PROBLEM DETAILS — In the passage on color prejudice, what does the writer say should be the criterion for choosing associates?
===== SOURCE DOCUMENT
We are then a persecuted people; not because we are colored, but simply because that color has for a series of years been coupled in the public mind with the degradation of slavery and servitude. In these conditions, we are thought to be in our place; and to aspire to anything above them, is to contradict the established views of the community—to get out of our sphere, and commit the provoking sin of impudence. Just here is our sin: we have been a slave; we have passed through all the grades of servitude, and have, under God, secured our freedom; and if we have become the special object of attack, it is because we speak and act among our fellow-men without the slightest regard to their or our own complexion; and further, because we claim and exercise the right to associate with just such persons as are willing to associate with us, and who are agreeable to our tastes, and suited to our moral and intellectual tendencies, without reference to the color of their skin, and without giving ourselves the slightest trouble to inquire whether the world are pleased or displeased by our conduct. We believe in human equality; that character, not color, should be the criterion by which to choose associates; and we pity the pride of the poor pale dust and ashes which would erect any other standard of social fellowship.
==========
===== ENTRIES SUPPLIED
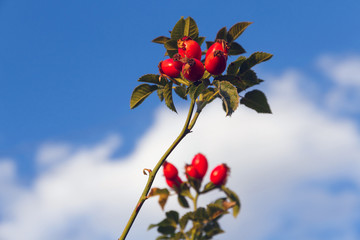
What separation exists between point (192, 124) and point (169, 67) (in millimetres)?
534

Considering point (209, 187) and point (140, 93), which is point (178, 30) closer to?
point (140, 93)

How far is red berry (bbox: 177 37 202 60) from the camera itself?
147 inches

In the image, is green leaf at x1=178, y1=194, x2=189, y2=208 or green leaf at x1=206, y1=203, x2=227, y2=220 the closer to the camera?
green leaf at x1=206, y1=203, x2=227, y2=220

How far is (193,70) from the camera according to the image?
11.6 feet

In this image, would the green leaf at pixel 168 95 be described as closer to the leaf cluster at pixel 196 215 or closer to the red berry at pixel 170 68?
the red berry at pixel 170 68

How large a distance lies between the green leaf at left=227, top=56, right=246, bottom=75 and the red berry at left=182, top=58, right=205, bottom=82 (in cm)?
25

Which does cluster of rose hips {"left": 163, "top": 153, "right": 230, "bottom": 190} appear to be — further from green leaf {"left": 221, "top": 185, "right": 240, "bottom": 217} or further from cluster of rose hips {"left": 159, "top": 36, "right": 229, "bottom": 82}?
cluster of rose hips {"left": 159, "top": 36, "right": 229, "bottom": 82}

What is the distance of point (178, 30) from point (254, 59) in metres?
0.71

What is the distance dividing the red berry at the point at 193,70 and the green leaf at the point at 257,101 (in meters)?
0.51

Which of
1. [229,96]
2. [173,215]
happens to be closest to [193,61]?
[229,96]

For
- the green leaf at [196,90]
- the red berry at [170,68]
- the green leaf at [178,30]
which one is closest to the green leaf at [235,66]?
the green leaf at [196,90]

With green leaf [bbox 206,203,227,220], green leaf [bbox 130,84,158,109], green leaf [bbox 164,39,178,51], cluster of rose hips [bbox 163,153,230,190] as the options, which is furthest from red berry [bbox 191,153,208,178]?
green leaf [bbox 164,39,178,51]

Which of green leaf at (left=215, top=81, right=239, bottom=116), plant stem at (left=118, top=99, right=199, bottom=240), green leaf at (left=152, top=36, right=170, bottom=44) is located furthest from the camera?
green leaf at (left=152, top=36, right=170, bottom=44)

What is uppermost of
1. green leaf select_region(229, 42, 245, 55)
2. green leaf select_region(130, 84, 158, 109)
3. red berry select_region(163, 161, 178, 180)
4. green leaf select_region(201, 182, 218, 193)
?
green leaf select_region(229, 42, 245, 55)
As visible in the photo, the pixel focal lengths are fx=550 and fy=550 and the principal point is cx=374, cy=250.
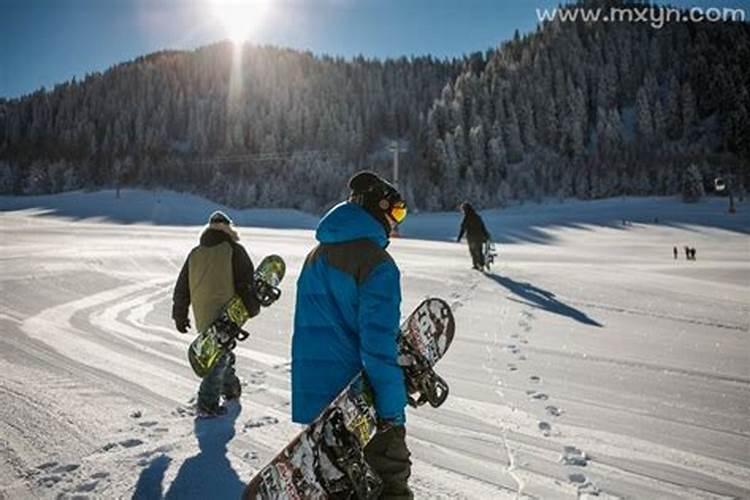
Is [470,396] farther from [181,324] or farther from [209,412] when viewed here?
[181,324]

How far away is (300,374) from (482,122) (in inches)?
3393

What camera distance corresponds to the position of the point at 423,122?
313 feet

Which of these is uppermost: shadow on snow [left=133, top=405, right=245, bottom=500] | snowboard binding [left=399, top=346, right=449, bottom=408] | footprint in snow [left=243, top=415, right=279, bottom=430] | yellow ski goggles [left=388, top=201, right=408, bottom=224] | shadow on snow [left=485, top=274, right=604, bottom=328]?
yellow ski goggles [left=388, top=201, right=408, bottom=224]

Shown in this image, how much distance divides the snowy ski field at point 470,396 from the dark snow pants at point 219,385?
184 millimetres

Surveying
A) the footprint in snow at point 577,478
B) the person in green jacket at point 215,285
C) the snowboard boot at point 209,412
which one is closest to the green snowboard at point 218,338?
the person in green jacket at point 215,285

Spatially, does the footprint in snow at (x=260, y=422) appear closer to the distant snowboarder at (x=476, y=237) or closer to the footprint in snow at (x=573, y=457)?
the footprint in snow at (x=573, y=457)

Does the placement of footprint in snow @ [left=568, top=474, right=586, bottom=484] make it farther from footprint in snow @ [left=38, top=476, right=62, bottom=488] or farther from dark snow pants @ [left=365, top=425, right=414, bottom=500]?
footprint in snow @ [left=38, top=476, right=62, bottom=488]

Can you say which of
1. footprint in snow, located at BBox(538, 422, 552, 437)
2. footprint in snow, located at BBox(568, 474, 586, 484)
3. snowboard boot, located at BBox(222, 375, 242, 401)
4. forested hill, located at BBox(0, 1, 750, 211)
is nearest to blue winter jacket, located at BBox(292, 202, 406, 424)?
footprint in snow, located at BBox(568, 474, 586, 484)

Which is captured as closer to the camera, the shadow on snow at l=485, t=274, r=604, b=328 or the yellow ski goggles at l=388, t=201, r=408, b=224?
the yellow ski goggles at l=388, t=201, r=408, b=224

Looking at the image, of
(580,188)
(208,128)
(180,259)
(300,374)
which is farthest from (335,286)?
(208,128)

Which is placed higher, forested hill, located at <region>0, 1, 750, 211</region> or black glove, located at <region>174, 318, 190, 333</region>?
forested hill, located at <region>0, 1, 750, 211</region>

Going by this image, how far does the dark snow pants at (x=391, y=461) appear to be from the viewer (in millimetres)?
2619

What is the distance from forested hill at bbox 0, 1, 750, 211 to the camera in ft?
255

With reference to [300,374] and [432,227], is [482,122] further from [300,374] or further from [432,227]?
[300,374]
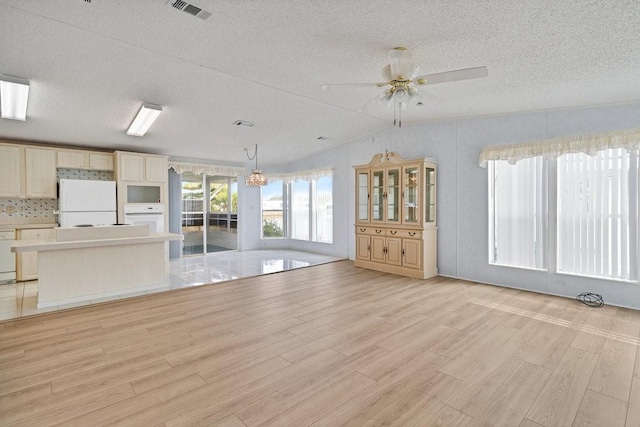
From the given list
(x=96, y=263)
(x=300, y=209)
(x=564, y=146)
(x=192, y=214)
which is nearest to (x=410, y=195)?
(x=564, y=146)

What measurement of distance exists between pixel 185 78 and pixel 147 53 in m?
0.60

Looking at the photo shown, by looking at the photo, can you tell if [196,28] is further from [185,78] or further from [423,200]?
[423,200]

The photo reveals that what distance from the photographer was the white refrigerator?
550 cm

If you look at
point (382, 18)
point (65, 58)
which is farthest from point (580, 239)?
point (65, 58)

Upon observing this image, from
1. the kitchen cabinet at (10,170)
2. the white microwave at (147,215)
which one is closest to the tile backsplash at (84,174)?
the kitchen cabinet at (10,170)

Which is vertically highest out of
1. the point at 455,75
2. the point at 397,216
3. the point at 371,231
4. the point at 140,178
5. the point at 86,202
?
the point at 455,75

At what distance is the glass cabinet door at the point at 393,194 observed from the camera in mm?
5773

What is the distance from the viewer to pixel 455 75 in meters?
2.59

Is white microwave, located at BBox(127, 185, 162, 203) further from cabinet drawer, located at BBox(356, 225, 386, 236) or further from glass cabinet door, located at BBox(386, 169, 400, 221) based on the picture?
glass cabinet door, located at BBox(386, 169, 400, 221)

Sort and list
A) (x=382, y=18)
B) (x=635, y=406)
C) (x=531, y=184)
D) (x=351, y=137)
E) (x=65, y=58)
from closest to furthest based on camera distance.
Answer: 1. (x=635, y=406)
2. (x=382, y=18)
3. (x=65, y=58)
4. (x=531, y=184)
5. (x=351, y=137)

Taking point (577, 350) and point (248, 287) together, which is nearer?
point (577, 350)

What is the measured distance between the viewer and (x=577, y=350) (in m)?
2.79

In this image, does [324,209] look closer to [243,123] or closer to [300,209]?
==========
SOLUTION TO THIS EXERCISE — Character, not color.